James T Klosowski, AT&T Labs Research 
Eleftherios Koutsofios, AT&T Labs Research 
*Raif Rustamov, AT&T Labs Research 
Gordon Woodhull, AT&T Labs Research 

Keywords: variable relationships, categorical data

In this e-poster we introduce and demo a tool called CatViz (CATegorical data VIZualization). Categorical datasets with a large number of columns show up in a lot of contexts and CatViz facilitates exploring relationships between variables in such datasets. A common approach for understanding these datasets is to compute various correlation/similarity metrics (e.g. mutual information, Jaccard similarity) between the columns, and analyze the resulting pair-wise similarity matrix. However, for datasets with many columns this soon becomes unwieldy, and a more interactive/visual approach is preferable.

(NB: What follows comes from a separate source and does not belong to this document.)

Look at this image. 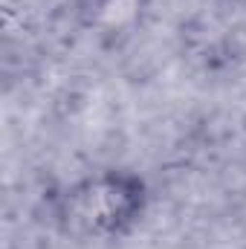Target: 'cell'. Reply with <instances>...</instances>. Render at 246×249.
<instances>
[{"mask_svg":"<svg viewBox=\"0 0 246 249\" xmlns=\"http://www.w3.org/2000/svg\"><path fill=\"white\" fill-rule=\"evenodd\" d=\"M148 18V0H78V23L105 47L133 38Z\"/></svg>","mask_w":246,"mask_h":249,"instance_id":"cell-2","label":"cell"},{"mask_svg":"<svg viewBox=\"0 0 246 249\" xmlns=\"http://www.w3.org/2000/svg\"><path fill=\"white\" fill-rule=\"evenodd\" d=\"M151 188L139 171L102 168L64 191L61 217L84 238L119 241L130 235L148 214Z\"/></svg>","mask_w":246,"mask_h":249,"instance_id":"cell-1","label":"cell"}]
</instances>
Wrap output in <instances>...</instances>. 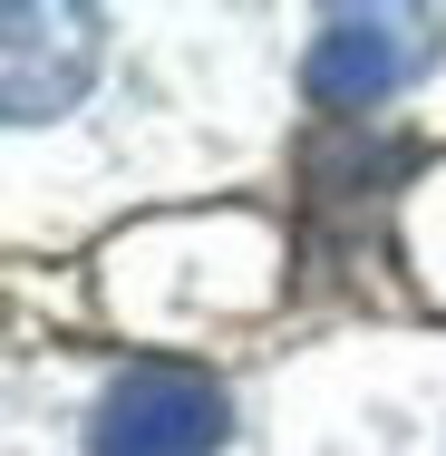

CatViz loads one or more graphs derived from the pair-wise variable similarity matrix, plus the original data and allows the user to explore them in a variety of ways. The primary visual display of CatViz is a graph showing relationships between data columns (i.e. variables). Each node in this graph corresponds to a data column; each edge is weighted by the corresponding entry in the similarity matrix; unless there are any constraints (e.g. causality), this graph is fully connected. Catviz makes it easy to filter edges based on the weight, and to visually distinguish between strong and weak relationships. The nodes of the graph can be clustered on the fly, giving a grouping of related columns together. Any node in this graph can be selected to display more detail about the node and its neighbors. In addition, any node can be selected to display a histogram of the values taken by the corresponding data column. When multiple nodes/columns are selected, their histograms are linked to provide in-depth probing of their relationships. CatViz also allows exploring higher order relationships of variables by providing a display of decision trees that predict a selected variable from all other variables. During the demo we will showcase applications of CatViz to a number of real-world datasets.